The self-complacent ignorance with which this remark was made was
ludicrous in the extreme. He began again: "What do you think of Nova
Scotia and the 'Blue Noses'? Halifax is a grand place, surely!" "At
Halifax I found the best inn such a one as no respectable American would
condescend to sleep at, and a town of shingles, with scarcely any
sidewalks. The people were talking largely of railways and steamers, yet I
travelled by the mail to Truro and Pictou in a conveyance that would
scarcely have been tolerated in England two centuries ago. The people of
Halifax possess the finest harbour in North America, yet they have no
docks, and scarcely any shipping. The Nova-Scotians, it is known, have
iron, coal, slate, limestone, and freestone, and their shores swarm with
fish, yet they spend their time in talking about railways, docks, and the
House of Assembly, and end by walking about doing nothing."
"Yes," chimed in a Boston sea-captain, who had been our fellow-passenger
from Europe, and prided himself upon being a "thorough-going down-easter,"

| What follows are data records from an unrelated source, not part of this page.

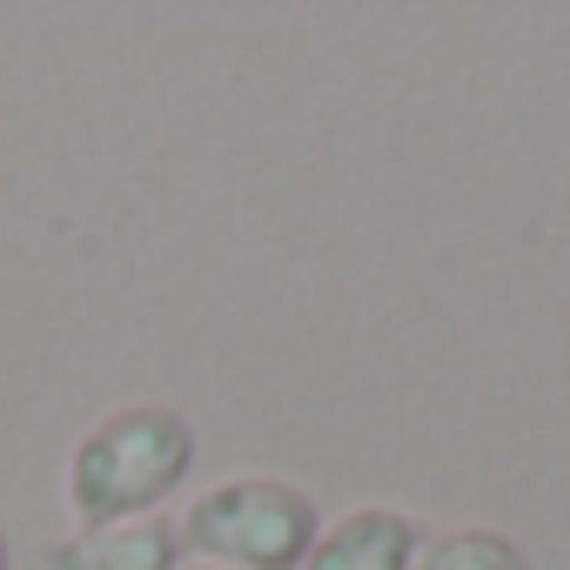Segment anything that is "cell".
Instances as JSON below:
<instances>
[{"instance_id": "2", "label": "cell", "mask_w": 570, "mask_h": 570, "mask_svg": "<svg viewBox=\"0 0 570 570\" xmlns=\"http://www.w3.org/2000/svg\"><path fill=\"white\" fill-rule=\"evenodd\" d=\"M323 537V510L282 476H228L175 517L181 563L215 570H303Z\"/></svg>"}, {"instance_id": "7", "label": "cell", "mask_w": 570, "mask_h": 570, "mask_svg": "<svg viewBox=\"0 0 570 570\" xmlns=\"http://www.w3.org/2000/svg\"><path fill=\"white\" fill-rule=\"evenodd\" d=\"M181 570H215V563H181Z\"/></svg>"}, {"instance_id": "3", "label": "cell", "mask_w": 570, "mask_h": 570, "mask_svg": "<svg viewBox=\"0 0 570 570\" xmlns=\"http://www.w3.org/2000/svg\"><path fill=\"white\" fill-rule=\"evenodd\" d=\"M423 523L396 503H350L343 517L323 523L316 550L303 570H410L423 550Z\"/></svg>"}, {"instance_id": "4", "label": "cell", "mask_w": 570, "mask_h": 570, "mask_svg": "<svg viewBox=\"0 0 570 570\" xmlns=\"http://www.w3.org/2000/svg\"><path fill=\"white\" fill-rule=\"evenodd\" d=\"M48 570H181V543L168 517L88 523L48 543Z\"/></svg>"}, {"instance_id": "6", "label": "cell", "mask_w": 570, "mask_h": 570, "mask_svg": "<svg viewBox=\"0 0 570 570\" xmlns=\"http://www.w3.org/2000/svg\"><path fill=\"white\" fill-rule=\"evenodd\" d=\"M0 570H14V557H8V530H0Z\"/></svg>"}, {"instance_id": "1", "label": "cell", "mask_w": 570, "mask_h": 570, "mask_svg": "<svg viewBox=\"0 0 570 570\" xmlns=\"http://www.w3.org/2000/svg\"><path fill=\"white\" fill-rule=\"evenodd\" d=\"M195 470V423L175 403H121L108 416H95L68 463H61V503L75 517V530L88 523H128V517H155Z\"/></svg>"}, {"instance_id": "5", "label": "cell", "mask_w": 570, "mask_h": 570, "mask_svg": "<svg viewBox=\"0 0 570 570\" xmlns=\"http://www.w3.org/2000/svg\"><path fill=\"white\" fill-rule=\"evenodd\" d=\"M410 570H530V557L503 530H436L423 537Z\"/></svg>"}]
</instances>
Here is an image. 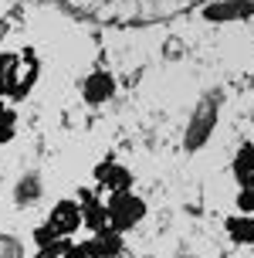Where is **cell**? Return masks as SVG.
Masks as SVG:
<instances>
[{
	"instance_id": "obj_2",
	"label": "cell",
	"mask_w": 254,
	"mask_h": 258,
	"mask_svg": "<svg viewBox=\"0 0 254 258\" xmlns=\"http://www.w3.org/2000/svg\"><path fill=\"white\" fill-rule=\"evenodd\" d=\"M142 218H146V201L136 197V194H129V190L112 194L109 204H105V224H109L112 231H129V228H136Z\"/></svg>"
},
{
	"instance_id": "obj_3",
	"label": "cell",
	"mask_w": 254,
	"mask_h": 258,
	"mask_svg": "<svg viewBox=\"0 0 254 258\" xmlns=\"http://www.w3.org/2000/svg\"><path fill=\"white\" fill-rule=\"evenodd\" d=\"M48 224L54 228V234H61V238H68V234H75L81 224H85V214H81V204H75V201H58L54 204V211H51Z\"/></svg>"
},
{
	"instance_id": "obj_14",
	"label": "cell",
	"mask_w": 254,
	"mask_h": 258,
	"mask_svg": "<svg viewBox=\"0 0 254 258\" xmlns=\"http://www.w3.org/2000/svg\"><path fill=\"white\" fill-rule=\"evenodd\" d=\"M173 258H197V255H173Z\"/></svg>"
},
{
	"instance_id": "obj_1",
	"label": "cell",
	"mask_w": 254,
	"mask_h": 258,
	"mask_svg": "<svg viewBox=\"0 0 254 258\" xmlns=\"http://www.w3.org/2000/svg\"><path fill=\"white\" fill-rule=\"evenodd\" d=\"M220 102H224V92L220 89H210L203 95L197 109L190 112V126H187V136H183V146L197 153L203 143L210 140V133L217 129V119H220Z\"/></svg>"
},
{
	"instance_id": "obj_5",
	"label": "cell",
	"mask_w": 254,
	"mask_h": 258,
	"mask_svg": "<svg viewBox=\"0 0 254 258\" xmlns=\"http://www.w3.org/2000/svg\"><path fill=\"white\" fill-rule=\"evenodd\" d=\"M115 92V82L109 72H92L89 78H85V85H81V95H85V102L89 105H102L109 102Z\"/></svg>"
},
{
	"instance_id": "obj_6",
	"label": "cell",
	"mask_w": 254,
	"mask_h": 258,
	"mask_svg": "<svg viewBox=\"0 0 254 258\" xmlns=\"http://www.w3.org/2000/svg\"><path fill=\"white\" fill-rule=\"evenodd\" d=\"M95 177H99V183L102 187H109L112 194H119V190H129V183H132V177H129V170L126 167H119V163H102L99 170H95Z\"/></svg>"
},
{
	"instance_id": "obj_13",
	"label": "cell",
	"mask_w": 254,
	"mask_h": 258,
	"mask_svg": "<svg viewBox=\"0 0 254 258\" xmlns=\"http://www.w3.org/2000/svg\"><path fill=\"white\" fill-rule=\"evenodd\" d=\"M61 234H54V228L51 224H44V228H38L34 231V241H38V248H44V245H51V241H58Z\"/></svg>"
},
{
	"instance_id": "obj_7",
	"label": "cell",
	"mask_w": 254,
	"mask_h": 258,
	"mask_svg": "<svg viewBox=\"0 0 254 258\" xmlns=\"http://www.w3.org/2000/svg\"><path fill=\"white\" fill-rule=\"evenodd\" d=\"M81 248H85V255H102V258H109V255H119L122 238H119V231H105V228H99V234L92 238L89 245H81Z\"/></svg>"
},
{
	"instance_id": "obj_4",
	"label": "cell",
	"mask_w": 254,
	"mask_h": 258,
	"mask_svg": "<svg viewBox=\"0 0 254 258\" xmlns=\"http://www.w3.org/2000/svg\"><path fill=\"white\" fill-rule=\"evenodd\" d=\"M254 14V0H217L210 7H203V21L227 24V21H244Z\"/></svg>"
},
{
	"instance_id": "obj_11",
	"label": "cell",
	"mask_w": 254,
	"mask_h": 258,
	"mask_svg": "<svg viewBox=\"0 0 254 258\" xmlns=\"http://www.w3.org/2000/svg\"><path fill=\"white\" fill-rule=\"evenodd\" d=\"M0 258H24V241L14 234H0Z\"/></svg>"
},
{
	"instance_id": "obj_12",
	"label": "cell",
	"mask_w": 254,
	"mask_h": 258,
	"mask_svg": "<svg viewBox=\"0 0 254 258\" xmlns=\"http://www.w3.org/2000/svg\"><path fill=\"white\" fill-rule=\"evenodd\" d=\"M14 75H17V58L0 54V89H4V92L14 85Z\"/></svg>"
},
{
	"instance_id": "obj_9",
	"label": "cell",
	"mask_w": 254,
	"mask_h": 258,
	"mask_svg": "<svg viewBox=\"0 0 254 258\" xmlns=\"http://www.w3.org/2000/svg\"><path fill=\"white\" fill-rule=\"evenodd\" d=\"M41 190H44V187H41V177L31 170V173H24V177L17 180V187H14V201H17L21 207H24V204H34V201L41 197Z\"/></svg>"
},
{
	"instance_id": "obj_10",
	"label": "cell",
	"mask_w": 254,
	"mask_h": 258,
	"mask_svg": "<svg viewBox=\"0 0 254 258\" xmlns=\"http://www.w3.org/2000/svg\"><path fill=\"white\" fill-rule=\"evenodd\" d=\"M38 258H85V248L68 241V238H58V241L38 248Z\"/></svg>"
},
{
	"instance_id": "obj_8",
	"label": "cell",
	"mask_w": 254,
	"mask_h": 258,
	"mask_svg": "<svg viewBox=\"0 0 254 258\" xmlns=\"http://www.w3.org/2000/svg\"><path fill=\"white\" fill-rule=\"evenodd\" d=\"M234 177L244 183V190H254V146L244 143L234 156Z\"/></svg>"
}]
</instances>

"it takes as long for a Blue Nose to put on his hat as for one of our free
and enlightened citizens to go from Bosting to New Orleens. If we don't
whip all creation it's a pity! Why, stranger, if you were to go to
Connecticut, and tell 'em what you've been telling this ere child, they'd
guess you'd been with Colonel Crockett."
"Well, I proceeded, in answer to another question from the New-
Brunswicker," if you wish to go to the north of your own province, you
require to go round Nova Scotia by sea. I understand that a railway to the
Bay of Chaleur has been talked about, but I suppose it has ended where it
began; and, for want of a railway to Halifax, even the Canadian traffic
has been diverted to Portland."
"We want to invest some of our surplus revenue," said the captain.